- Passage provided -
+++++

2012-03-02 Thread Doug Barton
On 03/02/2012 09:00, John R. Levine wrote:
 By the way, what's your opinion of draft-levine-dnsextlang-02?

 It isn't clear to me what problem you're trying to solve. For resolving
 name servers 3597 should be enough. For authoritative name servers your
 idea is sort of interesting, but generally upgrading the software to
 pick up support for new RRtypes is a good idea, since you'll also pick
 up new security fixes, etc.
 
 Oh, wow.  Now I see the problem: people here are totally unaware of what
 using DNS software is like if you're not a DNS weenie.

Assuming you're the only one with the True WisdomTM is almost always a
bad idea. I stated earlier in the thread that I've done the kinds of
provisioning systems you describe. And I'm not going to throw my resume
at you, but I'm also intimately familiar with DNS at the large
enterprise level.

 If you think that it's reasonable to require a new version of your DNS
 software every time there's a new RR, you've conceded total defeat.  On
 most servers I know, software upgrades are risky and infrequent.  It
 could easily take a year for a new version of BIND to percolate out of
 the lab, into the various distribution channels, and to be installed on
 people's servers, by which time everyone has built their applications
 with TXT records and it's too late.

I understand what you're saying, and I've seen this kind of
institutional lethargy in action. My point is that just because this is
a very common situation doesn't make it correct, or even defensible.

We have a longstanding culture of DNS being a set-and-forget service. Us
DNS weenies have been the worst offenders in enabling this bad
behavior by trying to be backwards-backwards-backwards compatible with
every new change. Those days are over. And just because properly
updating your software can be difficult doesn't make it the wrong answer.

+++++

- Dataset content -
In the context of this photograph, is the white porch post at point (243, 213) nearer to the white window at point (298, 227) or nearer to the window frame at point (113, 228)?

+++++

- Written instruction -
In the mailing list post, how long could it easily take for a new version of BIND to reach people's servers? The lines are separate material, unconnected to the mailing list post.

- Solution for this task -
A year.